### EXERCICE A
Répondez aux questions suivantes à partir du texte sur les frais de port :
(i) Selon le sondage IFOP – Generix, quelle part des sondés cite le montant des frais de livraison comme l'un des principaux freins à l'achat sur Internet ?
(ii) De quels critères le texte dit-il que dépendent les coûts de livraison effectifs de l'entreprise ?
(iii) Quelle est, d'après le texte, l'une des principales raisons motivant l'achat en ligne ?
### EXERCICE B
Reprenez le texte sur les frais de port à la suite de sa dernière phrase et poursuivez-le.

### TEXTE EXTRAIT
══════════════════════════════
La politique de frais de port comme outil marketing
Tout e-commerçant doit intégrer dans son business model un calcul précis de ses coûts de livraison, décider de la part de ces coûts qui sera supportée par ses clients, et enfin communiquer de manière transparente (et rentable) ces “frais de port” affichés.
Les modalités d’emballage, de préparation de commande, d’expédition et de retour doivent non seulement être adaptées au type d’article vendu et à la clientèle visé, mais aussi garantir une marge satisfaisante pour l’article considéré. A cet égard les frais de livraison affichés sur le site reflètent de manière plus ou moins transparente les coûts de livraison effectifs de l’entreprise, qui dépendent eux-mêmes des dimensions de l’article, de son poids, de la proximité du lieu de livraison, du montant total de la commande, etc.
Ces coûts réels ne suivant généralement pas une courbe ou des paliers intuitifs selon un de ces critères, ils diffèrent souvent des frais de port communiqués au client, dont l’affichage dépend surtout de la stratégie marketing de l’e-commerçant.
Les frais de port sont aujourd’hui pour les utilisateurs de sites e-commerce un facteur différenciant de première importance (sondage IFOP – Generix : le montant des frais de livraison est cité comme l’un des principaux freins à l’achat sur Internet par 55% des sondés).
De l’importance accordée aux frais de port
Les clients d’un site e-commerce ont tendance à comparer les prix des articles consultés à ceux qu’ils pensent trouver dans des magasins physiques. Une des principales raisons motivant l’achat en ligne est en effet la réalisation d’économies, par rapport à l’offre physique mais aussi par la comparaison des sites e-commerce entre eux, très facile sur le web (sondage IFOP – Generix).
Le corollaire de cette constatation est que toute addition de frais cachés ou mal annoncés (livraison, assurance obligatoire, etc.) peut faire fuir un utilisateur de site e-commerce, qui tend à considérer qu’une fois sur le site il ne devrait lui rester qu’à choisir le produit et à le régler au prix annoncé en début de processus d’achat.
══════════════════════════════
Enregistrements issus d'une collecte de données
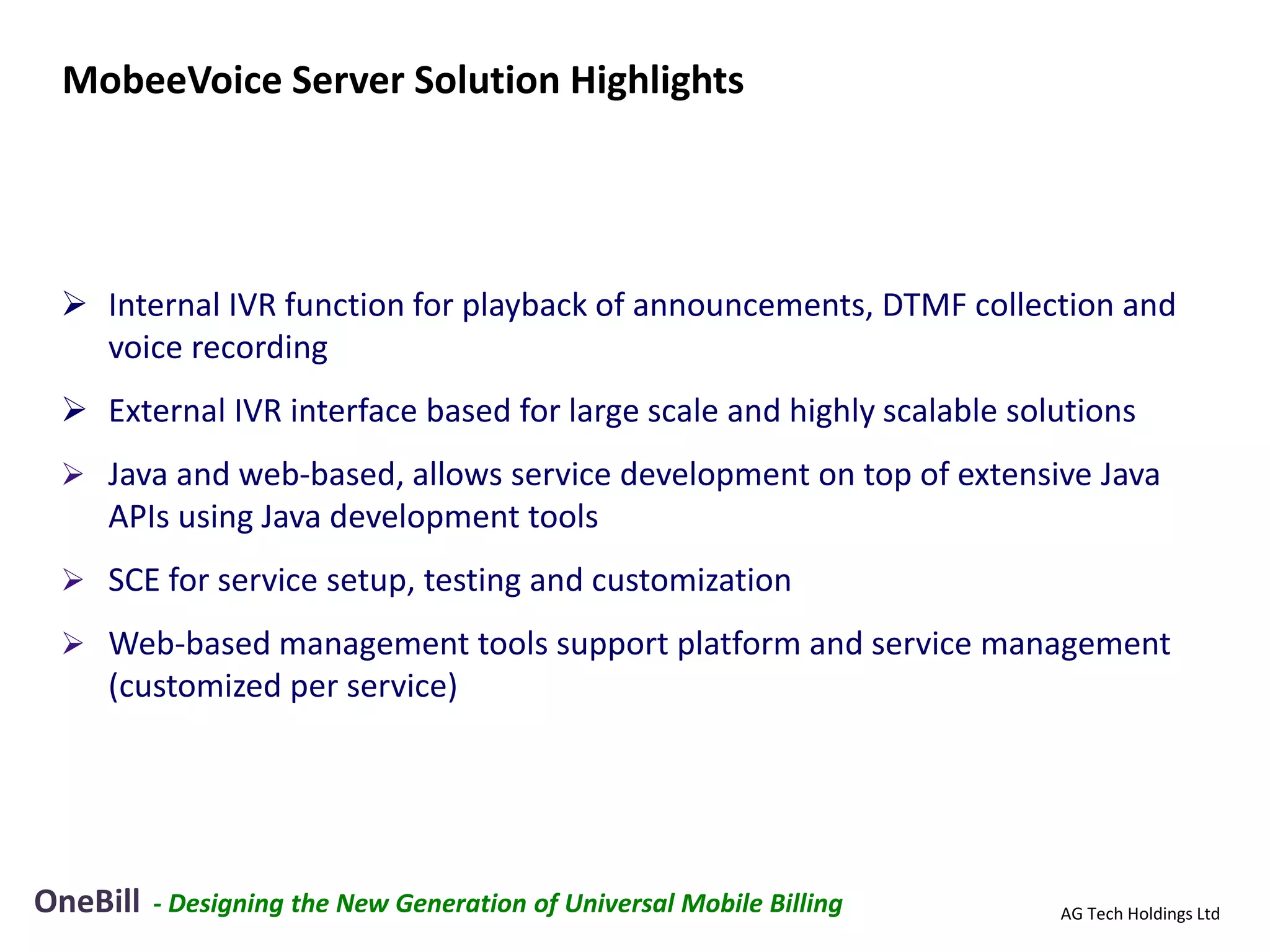 MobeeVoice Server Solution Highlights

➢ Internal IVR function for playback of announcements, DTMF collection and voice recording

➢ External IVR interface based for large scale and highly scalable solutions

➢ Java and web-based, allows service development on top of extensive Java APIs using Java development tools

➢ SCE for service setup, testing and customization

➢ Web-based management tools support platform and service management (customized per service)

OneBill - Designing the New Generation of Universal Mobile Billing

AG Tech Holdings Ltd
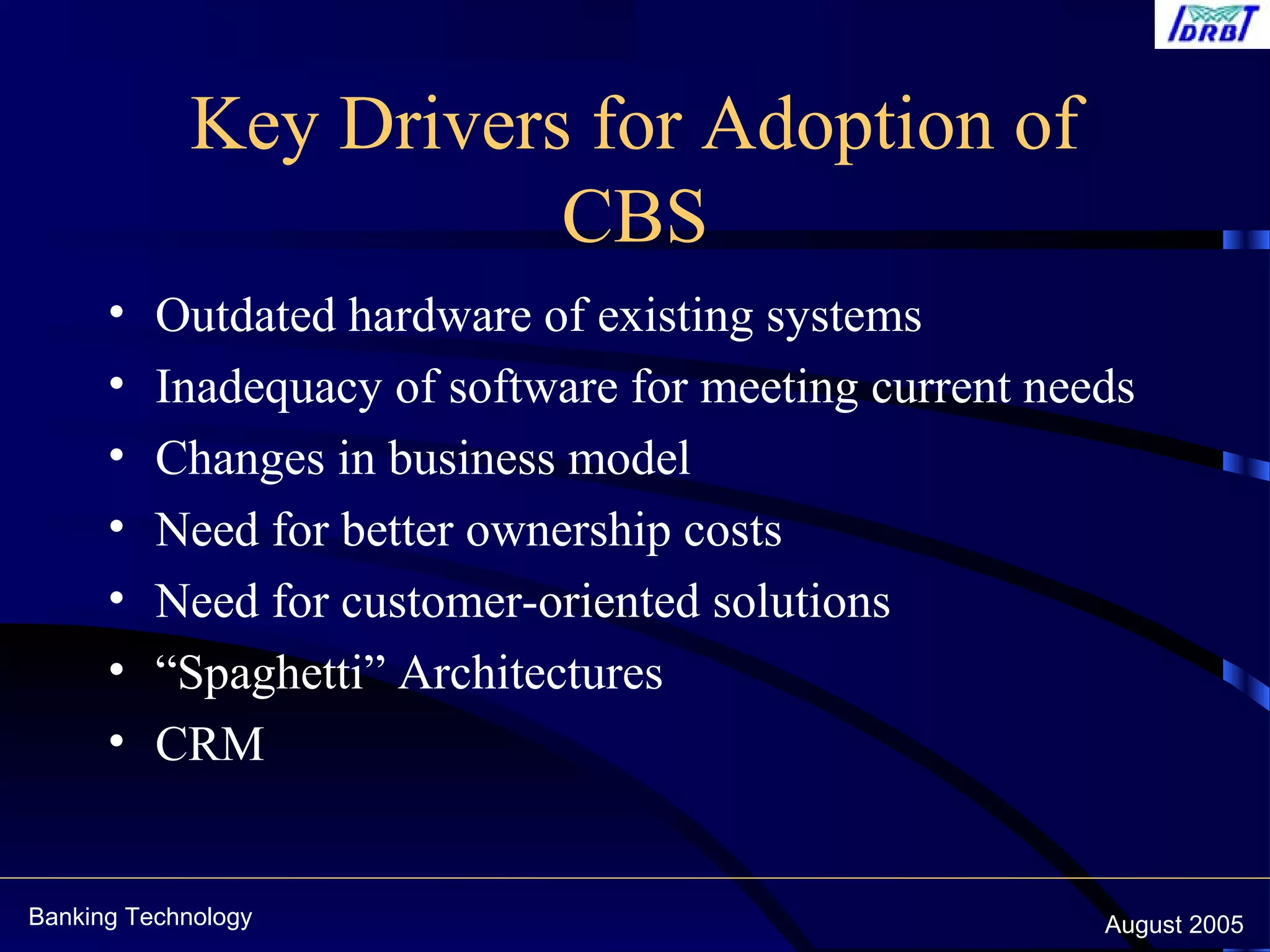 IDRBT

Key Drivers for Adoption of CBS

• Outdated hardware of existing systems
• Inadequacy of software for meeting current needs
• Changes in business model
• Need for better ownership costs
• Need for customer-oriented solutions
• “Spaghetti” Architectures
• CRM

Banking Technology

August 2005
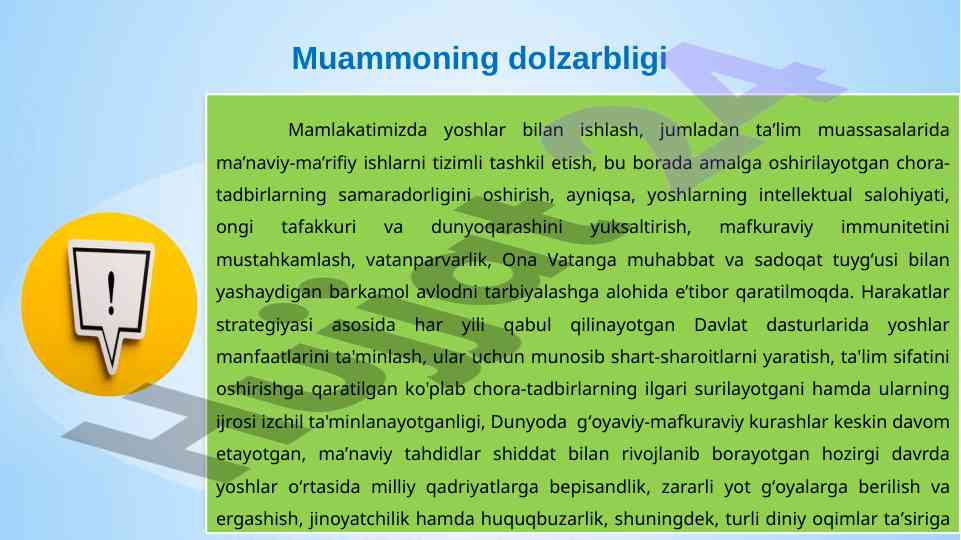 Muammoning dolzarbligi

Mamlakatimizda yoshlar bilan ishlash, jumladan ta’lim muassasalarida ma’naviy-ma’rifiy ishlarni tizimli tashkil etish, bu borada amalga oshirilayotgan chora-tadbirlarning samaradorligini oshirish, ayniqsa, yoshlarning intellektual salohiyati, ongi tafakkuri va dunyoqarashini yuksaltirish, mafkuraviy immunitetini mustahkamlash, vatanparvarlik, Ona Vatanga muhabbat va sadoqat tuyg‘usi bilan yashaydigan barkamol avlodni tarbiyalashga alohida e’tibor qaratilmoqda. Harakatlar strategiyasi asosida har yili qabul qilinayotgan Davlat dasturlarida yoshlar manfaatlarini ta'minlash, ular uchun munosib shart-sharoitlarni yaratish, ta'lim sifatini oshirishga qaratilgan ko'plab chora-tadbirlarning ilgari surilayotgani hamda ularning ijrosi izchil ta'minlanayotganligi, Dunyoda g‘oyaviy-mafkuraviy kurashlar keskin davom etayotgan, ma’naviy tahdidlar shiddat bilan rivojlanib borayotgan hozirgi davrda yoshlar o‘rtasida milliy qadriyatlarga bepisandlik, zararli yot g‘oyalarga berilish va ergashish, jinoyatchilik hamda huquqbuzarlik, shuningdek, turli diniy oqimlar ta’siriga

Hujjat24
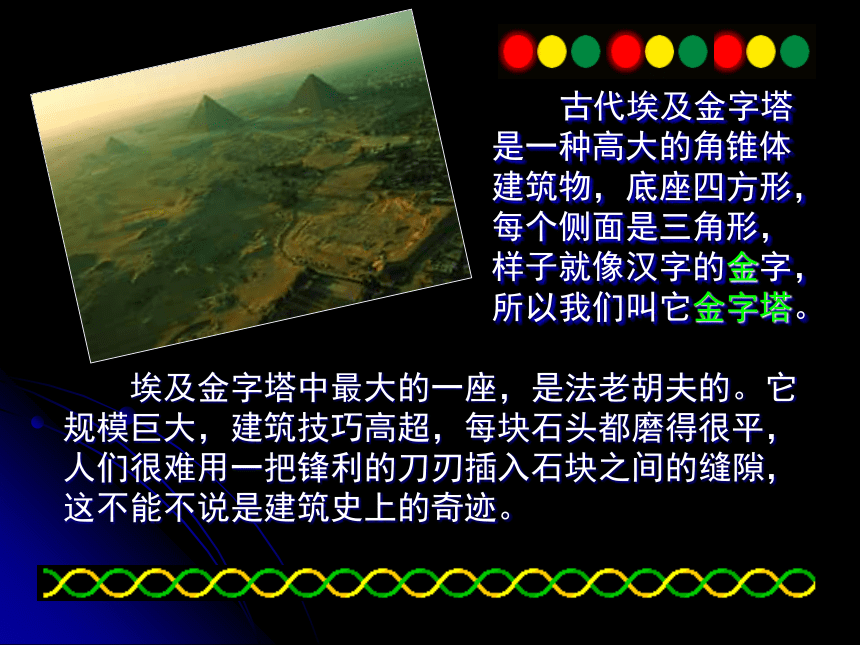 古代埃及金字塔是一种高大的角锥体建筑物，底座四方形，每个侧面是三角形，样子就像汉字的金字，所以我们叫它金字塔。

埃及金字塔中最大的一座，是法老胡夫的。它规模巨大，建筑技巧高超，每块石头都磨得很平，人们很难用一把锋利的刀刃插入石块之间的缝隙，这不能不说是建筑史上的奇迹。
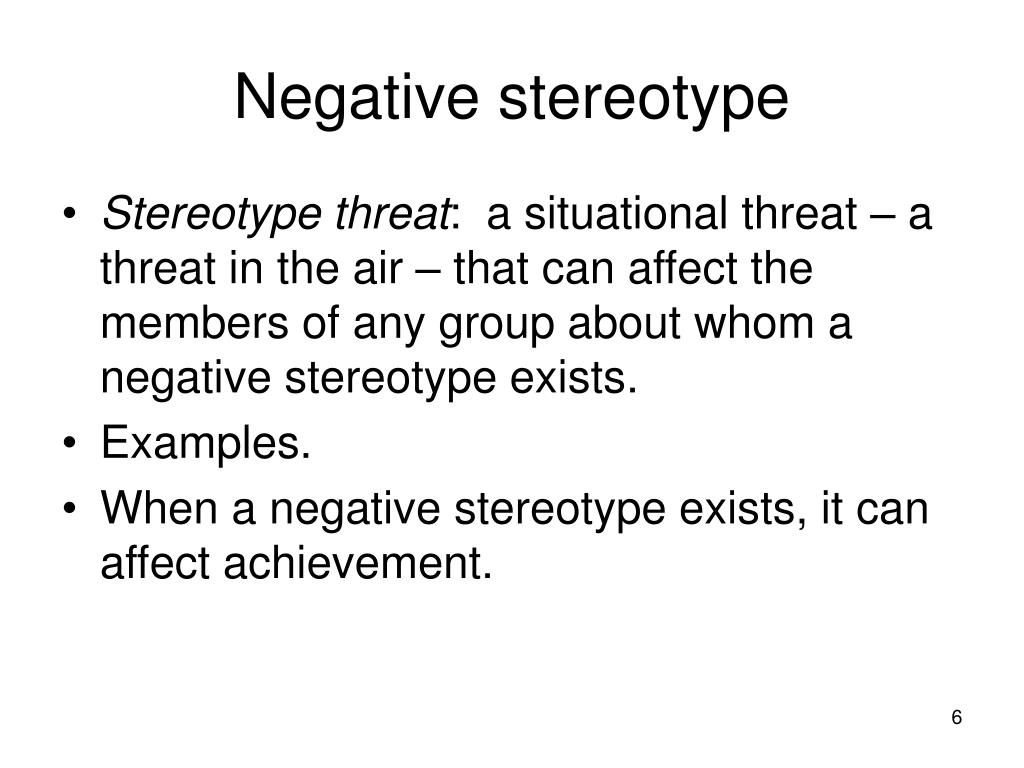 Negative stereotype

• Stereotype threat: a situational threat – a threat in the air – that can affect the members of any group about whom a negative stereotype exists.
• Examples.
• When a negative stereotype exists, it can affect achievement.

6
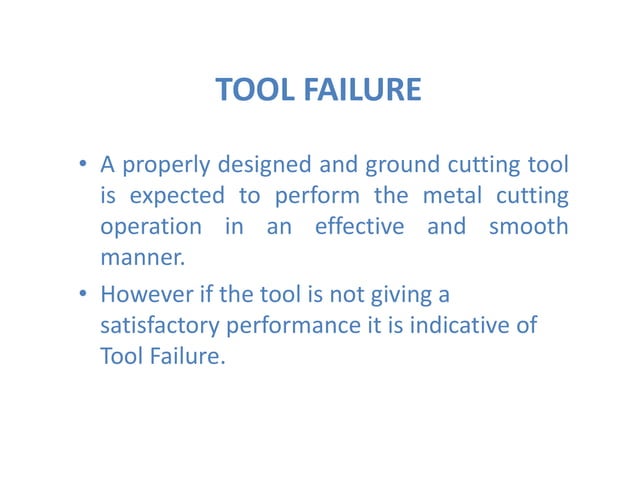 TOOL FAILURE

• A properly designed and ground cutting tool is expected to perform the metal cutting operation in an effective and smooth manner.

• However if the tool is not giving a satisfactory performance it is indicative of Tool Failure.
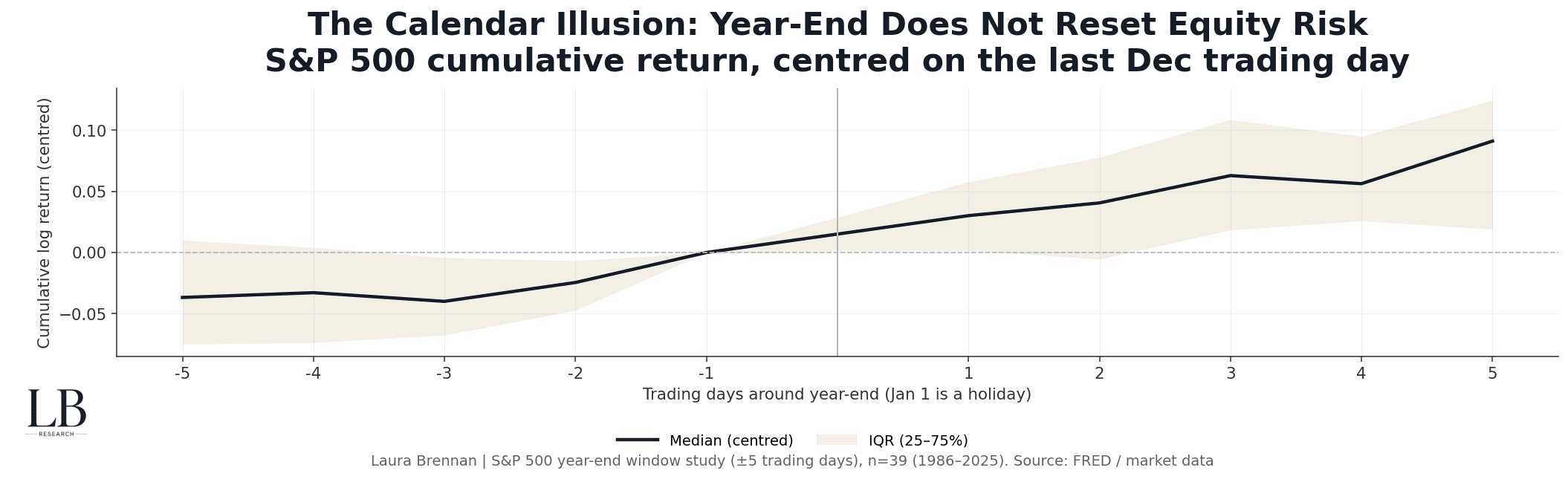 The Calendar Illusion: Year-End Does Not Reset Equity Risk
S&P 500 cumulative return, centred on the last Dec trading day

Cumulative log return (centred)

0.10
0.05
0.00
−0.05

-5
-4
-3
-2
-1
1
2
3
4
5

Trading days around year-end (Jan 1 is a holiday)

LB
RESEARCH

Median (centred)
IQR (25–75%)

Laura Brennan | S&P 500 year-end window study (±5 trading days), n=39 (1986–2025). Source: FRED / market data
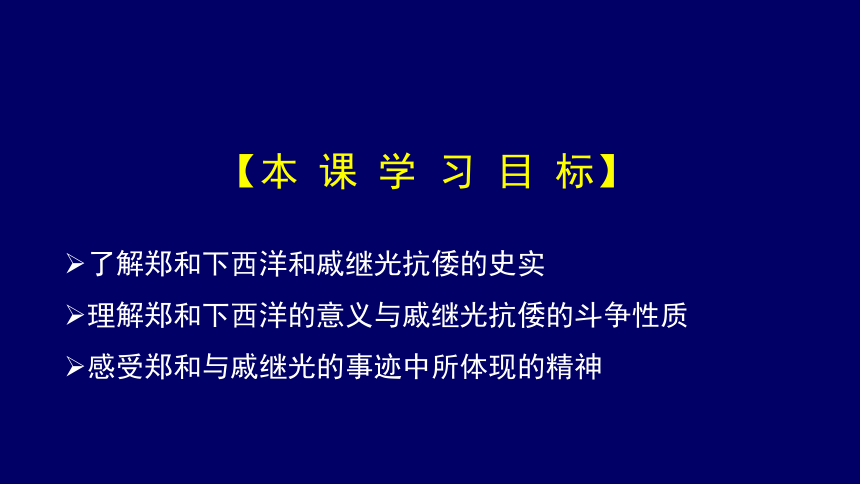 【本 课 学 习 目 标】

➢了解郑和下西洋和戚继光抗倭的史实

➢理解郑和下西洋的意义与戚继光抗倭的斗争性质

➢感受郑和与戚继光的事迹中所体现的精神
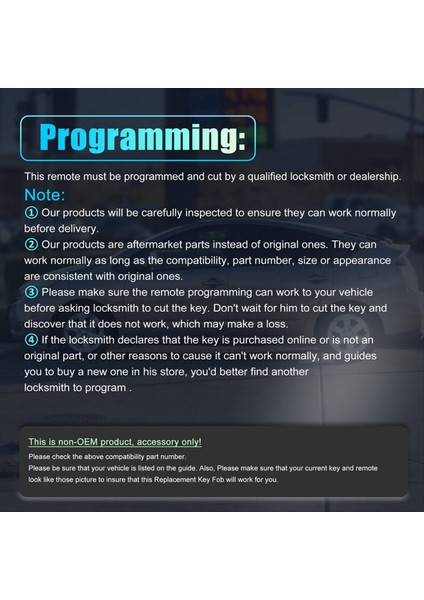 Programming:

This remote must be programmed and cut by a qualified locksmith or dealership.

Note:

① Our products will be carefully inspected to ensure they can work normally before delivery.

② Our products are aftermarket parts instead of original ones. They can work normally as long as the compatibility, part number, size or appearance are consistent with original ones.

③ Please make sure the remote programming can work to your vehicle before asking locksmith to cut the key. Don't wait for him to cut the key and discover that it does not work, which may make a loss.

④ If the locksmith declares that the key is purchased online or is not an original part, or other reasons to cause it can't work normally, and guides you to buy a new one in his store, you'd better find another locksmith to program .

This is non-OEM product, accessory only!

Please check the above compatibility part number.

Please be sure that your vehicle is listed on the guide. Also, Please make sure that your current key and remote look like those picture to insure that this Replacement Key Fob will work for you.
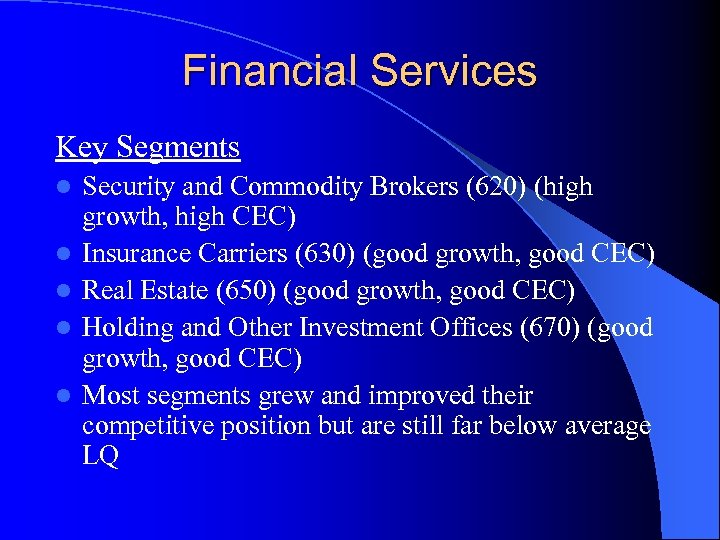 Financial Services

Key Segments

- Security and Commodity Brokers (620) (high growth, high CEC)
- Insurance Carriers (630) (good growth, good CEC)
- Real Estate (650) (good growth, good CEC)
- Holding and Other Investment Offices (670) (good growth, good CEC)
- Most segments grew and improved their competitive position but are still far below average LQ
══════════════════════════════
### RÉPONSE A
(i) 55 % des sondés.
(ii) Des dimensions de l'article, de son poids, de la proximité du lieu de livraison et du montant total de la commande.
(iii) La réalisation d'économies.

### RÉPONSE B
David Bell, professeur de marketing à la Wharton School, avait déjà observé en 2006 lors d’une étude sur une épicerie en ligne que de nombreux clients préféraient se voir offrir les frais de port (6,99 dollars) plutôt qu’un bon de réduction de 10 dollars ; ce type de clients demande d’abord à un site de e-commerce d’offrir les frais de livraison, quitte à payer les produits en ligne au même prix qu’en magasin, car il valorise alors le confort d’un achat rapide et sans déplacement.
Ceci a mené de grands acteurs du e-commerce, tel Amazon, à proposer la gratuité des frais de port comme un produit, sous la forme d’abonnement annuel, avec un succès notable (Amazon Premium : 49 € pour la livraison en 1 jour ouvré gratuite à volonté).
Calcul des frais de port
De nombreuses possibilités de calcul et de communication des frais de livraison existent. Voici les principales méthodes utilisées sur les sites e-commerce :
Frais de port linéaires
Les frais de port sont linéairement proportionnels à un critère (poids, nombre d’articles, etc.), ce qui simplifie le calcul mais peut vite faire augmenter les frais de livraison, et nécessite donc une communication très claire afin de sembler juste pour le client.
Frais de port au kilo pour des meubles – Produit Interieur Brut
Les forfaits par paliers et/ou par catégories de produit
Les frais de port sont découpés en forfaits selon des tranches (de prix, de poids, ou par type de produit), ce qui a tendances à défavoriser les petites commandes. Si ces forfaits sont trop nombreux, ils peuvent brouiller la communication du site, voire entraîner des effets de seuils et donner l’impression de frais abusifs.
Frais de port fixes
Le coût de livraison est fixe, quels que soient les produits et les quantités. Ceci fonctionne surtout en cas de sites vendant des produits de taille et poids similaires ; si ce n’est pas le cas, ce coût peut sembler abusif ou au contraire pousser les utilisateurs à commander souvent par petites quantités et ainsi faire diminuer les marges de l’e-commerçant.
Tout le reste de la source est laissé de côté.